WORK INSTRUCTIONS:
Please reproduce the following records exactly as they appear.

** TASK MATERIAL follows **

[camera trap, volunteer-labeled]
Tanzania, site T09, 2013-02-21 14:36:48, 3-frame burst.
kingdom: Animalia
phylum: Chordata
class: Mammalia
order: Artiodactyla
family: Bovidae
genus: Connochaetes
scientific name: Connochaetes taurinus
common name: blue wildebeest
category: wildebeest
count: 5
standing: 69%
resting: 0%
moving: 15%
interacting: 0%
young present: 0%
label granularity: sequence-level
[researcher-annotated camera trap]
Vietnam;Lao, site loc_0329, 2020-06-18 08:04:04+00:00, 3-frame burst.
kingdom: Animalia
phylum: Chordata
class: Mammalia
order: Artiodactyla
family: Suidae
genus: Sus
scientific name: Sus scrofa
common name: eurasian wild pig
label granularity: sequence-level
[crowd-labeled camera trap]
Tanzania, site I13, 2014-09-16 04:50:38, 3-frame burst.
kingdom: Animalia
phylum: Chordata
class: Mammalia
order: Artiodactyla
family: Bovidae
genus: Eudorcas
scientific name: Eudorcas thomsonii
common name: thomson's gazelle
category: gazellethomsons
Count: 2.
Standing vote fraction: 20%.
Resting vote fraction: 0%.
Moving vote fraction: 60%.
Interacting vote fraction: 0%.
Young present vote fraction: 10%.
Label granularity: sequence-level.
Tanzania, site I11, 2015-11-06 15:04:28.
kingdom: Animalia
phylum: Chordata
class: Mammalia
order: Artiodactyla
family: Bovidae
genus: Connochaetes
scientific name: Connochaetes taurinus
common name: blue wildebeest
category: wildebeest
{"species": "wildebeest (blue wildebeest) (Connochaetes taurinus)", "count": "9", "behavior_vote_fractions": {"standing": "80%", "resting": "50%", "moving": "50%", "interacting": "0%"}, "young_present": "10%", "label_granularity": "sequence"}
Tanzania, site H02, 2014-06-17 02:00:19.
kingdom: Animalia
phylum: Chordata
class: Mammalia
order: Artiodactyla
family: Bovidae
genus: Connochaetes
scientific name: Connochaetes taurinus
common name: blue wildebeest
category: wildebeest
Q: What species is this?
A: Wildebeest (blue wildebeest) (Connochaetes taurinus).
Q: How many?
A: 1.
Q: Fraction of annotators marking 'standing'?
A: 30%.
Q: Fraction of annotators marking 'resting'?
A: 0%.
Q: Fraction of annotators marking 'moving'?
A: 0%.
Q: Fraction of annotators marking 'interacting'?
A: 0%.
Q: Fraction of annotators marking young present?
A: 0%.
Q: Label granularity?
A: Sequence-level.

** End of TASK MATERIAL **

EXERCISE RESPONSE:
[camera trap, volunteer-labeled]
Tanzania, site T09, 2013-02-21 14:36:48, 3-frame burst.
kingdom: Animalia
phylum: Chordata
class: Mammalia
order: Artiodactyla
family: Bovidae
genus: Connochaetes
scientific name: Connochaetes taurinus
common name: blue wildebeest
category: wildebeest
count: 5
standing: 69%
resting: 0%
moving: 15%
interacting: 0%
young present: 0%
label granularity: sequence-level
[researcher-annotated camera trap]
Vietnam;Lao, site loc_0329, 2020-06-18 08:04:04+00:00, 3-frame burst.
kingdom: Animalia
phylum: Chordata
class: Mammalia
order: Artiodactyla
family: Suidae
genus: Sus
scientific name: Sus scrofa
common name: eurasian wild pig
label granularity: sequence-level
[crowd-labeled camera trap]
Tanzania, site I13, 2014-09-16 04:50:38, 3-frame burst.
kingdom: Animalia
phylum: Chordata
class: Mammalia
order: Artiodactyla
family: Bovidae
genus: Eudorcas
scientific name: Eudorcas thomsonii
common name: thomson's gazelle
category: gazellethomsons
Count: 2.
Standing vote fraction: 20%.
Resting vote fraction: 0%.
Moving vote fraction: 60%.
Interacting vote fraction: 0%.
Young present vote fraction: 10%.
Label granularity: sequence-level.
Tanzania, site I11, 2015-11-06 15:04:28.
kingdom: Animalia
phylum: Chordata
class: Mammalia
order: Artiodactyla
family: Bovidae
genus: Connochaetes
scientific name: Connochaetes taurinus
common name: blue wildebeest
category: wildebeest
{"species": "wildebeest (blue wildebeest) (Connochaetes taurinus)", "count": "9", "behavior_vote_fractions": {"standing": "80%", "resting": "50%", "moving": "50%", "interacting": "0%"}, "young_present": "10%", "label_granularity": "sequence"}
Tanzania, site H02, 2014-06-17 02:00:19.
kingdom: Animalia
phylum: Chordata
class: Mammalia
order: Artiodactyla
family: Bovidae
genus: Connochaetes
scientific name: Connochaetes taurinus
common name: blue wildebeest
category: wildebeest
Q: What species is this?
A: Wildebeest (blue wildebeest) (Connochaetes taurinus).
Q: How many?
A: 1.
Q: Fraction of annotators marking 'standing'?
A: 30%.
Q: Fraction of annotators marking 'resting'?
A: 0%.
Q: Fraction of annotators marking 'moving'?
A: 0%.
Q: Fraction of annotators marking 'interacting'?
A: 0%.
Q: Fraction of annotators marking young present?
A: 0%.
Q: Label granularity?
A: Sequence-level.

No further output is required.